Książkę Alfreda Szklarskiego
pt. „Tomek w krainie kangurów” polecił mi tata razem z dziadkiem, ponieważ
była to ich ulubiona powieść z dzieciństwa. Utwór ten przenosi czytelnika na
odległe lądy Australii i opowiada o ciekawych przygodach Tomka Wilmowskiego,
który jest głównym bohaterem. Czternastoletni chłopiec jest bardzo zdolny, odważny
i nieustraszony. Tomek mieszkał w Warszawie razem z ciocią, wujkiem i trójką
ich dzieci. Jego mama zmarła, a tata musiał wyjechać z kraju. Pewnego dnia
przyjechał pan Smuga, by na prośbę ojca Tomka zabrać go do niego. Ojciec
naszego bohatera był geografem i stał się znanym łowcą dzikich zwierząt,
sprowadzając je ze wszystkich stron świata do cyrków i ogrodów zoologicznych.
Tym razem Tomek miał mu towarzyszyć w wyprawie do Australii i brać udział w polowaniu
na dzikie kangury.

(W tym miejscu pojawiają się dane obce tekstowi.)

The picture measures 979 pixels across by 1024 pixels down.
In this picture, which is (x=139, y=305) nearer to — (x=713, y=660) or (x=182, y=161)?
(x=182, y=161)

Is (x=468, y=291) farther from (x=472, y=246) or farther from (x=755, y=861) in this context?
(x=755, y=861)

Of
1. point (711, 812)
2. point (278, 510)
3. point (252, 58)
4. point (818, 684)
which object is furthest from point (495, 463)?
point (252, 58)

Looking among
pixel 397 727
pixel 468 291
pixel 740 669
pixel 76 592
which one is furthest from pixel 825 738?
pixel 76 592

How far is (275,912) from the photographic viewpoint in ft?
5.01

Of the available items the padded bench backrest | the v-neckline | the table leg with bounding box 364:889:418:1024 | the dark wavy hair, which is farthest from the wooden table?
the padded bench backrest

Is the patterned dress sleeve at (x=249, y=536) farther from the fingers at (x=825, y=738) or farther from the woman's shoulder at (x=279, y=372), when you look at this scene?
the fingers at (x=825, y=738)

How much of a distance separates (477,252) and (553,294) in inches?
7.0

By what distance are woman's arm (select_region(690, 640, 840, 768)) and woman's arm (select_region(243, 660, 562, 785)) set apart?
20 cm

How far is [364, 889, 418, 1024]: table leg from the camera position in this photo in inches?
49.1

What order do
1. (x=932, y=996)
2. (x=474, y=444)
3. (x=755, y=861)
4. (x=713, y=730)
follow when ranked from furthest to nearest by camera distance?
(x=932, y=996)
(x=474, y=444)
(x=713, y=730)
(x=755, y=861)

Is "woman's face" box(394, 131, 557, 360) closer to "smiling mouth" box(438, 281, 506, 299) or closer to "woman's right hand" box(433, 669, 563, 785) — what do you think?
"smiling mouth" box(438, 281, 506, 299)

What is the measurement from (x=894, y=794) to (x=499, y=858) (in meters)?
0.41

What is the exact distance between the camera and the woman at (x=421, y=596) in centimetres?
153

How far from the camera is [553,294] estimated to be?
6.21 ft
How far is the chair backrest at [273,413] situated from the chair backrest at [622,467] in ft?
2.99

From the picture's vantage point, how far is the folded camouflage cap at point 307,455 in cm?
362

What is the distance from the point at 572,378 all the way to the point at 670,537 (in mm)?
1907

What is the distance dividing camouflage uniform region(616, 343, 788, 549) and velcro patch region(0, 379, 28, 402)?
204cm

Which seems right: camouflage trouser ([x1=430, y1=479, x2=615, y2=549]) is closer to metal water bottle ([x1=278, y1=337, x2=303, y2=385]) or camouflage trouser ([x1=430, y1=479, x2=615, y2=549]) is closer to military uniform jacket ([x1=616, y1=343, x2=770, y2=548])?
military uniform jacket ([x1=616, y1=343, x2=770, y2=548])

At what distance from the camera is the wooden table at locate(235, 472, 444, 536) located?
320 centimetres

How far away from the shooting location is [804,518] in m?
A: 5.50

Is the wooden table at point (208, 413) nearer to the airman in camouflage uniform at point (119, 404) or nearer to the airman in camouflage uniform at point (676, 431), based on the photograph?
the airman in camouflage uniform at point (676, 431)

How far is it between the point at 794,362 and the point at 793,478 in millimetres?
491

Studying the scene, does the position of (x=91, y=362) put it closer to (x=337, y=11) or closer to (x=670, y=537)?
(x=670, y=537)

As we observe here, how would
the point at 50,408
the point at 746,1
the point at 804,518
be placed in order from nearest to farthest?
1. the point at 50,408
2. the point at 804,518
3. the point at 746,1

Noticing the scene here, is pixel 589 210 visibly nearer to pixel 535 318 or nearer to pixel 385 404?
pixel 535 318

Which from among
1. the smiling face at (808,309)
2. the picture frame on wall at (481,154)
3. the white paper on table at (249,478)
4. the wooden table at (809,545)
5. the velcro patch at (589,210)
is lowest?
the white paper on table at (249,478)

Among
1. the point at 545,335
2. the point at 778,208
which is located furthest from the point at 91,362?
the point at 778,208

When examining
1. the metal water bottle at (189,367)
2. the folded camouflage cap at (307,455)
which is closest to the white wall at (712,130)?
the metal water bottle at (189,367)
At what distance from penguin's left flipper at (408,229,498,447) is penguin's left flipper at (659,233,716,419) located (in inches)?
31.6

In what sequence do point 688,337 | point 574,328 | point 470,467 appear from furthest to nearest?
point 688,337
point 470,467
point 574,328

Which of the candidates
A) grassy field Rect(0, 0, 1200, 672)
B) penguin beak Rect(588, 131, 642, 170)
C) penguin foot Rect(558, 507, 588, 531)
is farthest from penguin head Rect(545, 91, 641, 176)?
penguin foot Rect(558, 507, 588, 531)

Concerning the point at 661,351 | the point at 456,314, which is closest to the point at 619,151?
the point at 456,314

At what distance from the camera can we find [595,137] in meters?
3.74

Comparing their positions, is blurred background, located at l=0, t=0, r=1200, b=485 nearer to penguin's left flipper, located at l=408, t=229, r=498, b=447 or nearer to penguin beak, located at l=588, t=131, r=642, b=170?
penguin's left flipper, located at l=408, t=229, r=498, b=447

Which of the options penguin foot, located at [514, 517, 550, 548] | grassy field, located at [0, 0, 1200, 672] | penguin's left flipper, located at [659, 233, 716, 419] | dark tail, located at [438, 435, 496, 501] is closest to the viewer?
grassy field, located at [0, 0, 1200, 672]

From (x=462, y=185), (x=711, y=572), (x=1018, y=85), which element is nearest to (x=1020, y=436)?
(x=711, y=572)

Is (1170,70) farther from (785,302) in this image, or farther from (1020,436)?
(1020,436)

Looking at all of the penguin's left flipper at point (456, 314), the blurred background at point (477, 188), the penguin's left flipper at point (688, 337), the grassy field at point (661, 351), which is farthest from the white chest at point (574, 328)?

I tak na statku transportowym „Aligator”, przystosowanym do
dalekomorskiego przewozu zwierząt, rozpoczyna się pełna przygód i niezwykłych
historii opowieść o Tomku Wilmowskim.
Z zapartym tchem śledziłem losy Tomka.
Szczególną uwagę przykuwają takie momenty jak np. po przypłynięciu na wyspę
Cejlon, spotkanie ze słoniem, czy podczas burzy na statku spotkanie oko w oko z
tygrysem bengalskim. Akcja tej książki jest szybka. Nie brakuje w niej
strzelanin, polowań na dzikie zwierzęta, czy spotkań z bandytami. Przygody Tomka
to prawdziwa uczta dla miłośników takich opowieści, w których jest wiele ciekawych historii, egzotycznych
krajobrazów, zwierząt, ludzi oraz zjawisk atmosferycznych.
Zachęcam do
śledzenia dalszych losów Tomka, ponieważ jego przygody są bardzo ciekawe. Książka Alfreda Szklarskiego
pt. „Tomek w krainie kangurów” to świetnie napisana powieść przygodowa, po którą może sięgnąć
zarówno młody człowiek jak i dorosły. Każdy czytelnik będzie się świetnie bawił,
towarzysząc Tomkowi w wielu ciekawych przygodach. Książka ta uczy miłości do
otaczającego nas świata i natury. Sam z pewnością sięgnę po kolejne tomy
opisujące dalsze losy Tomka Wilmowsiego.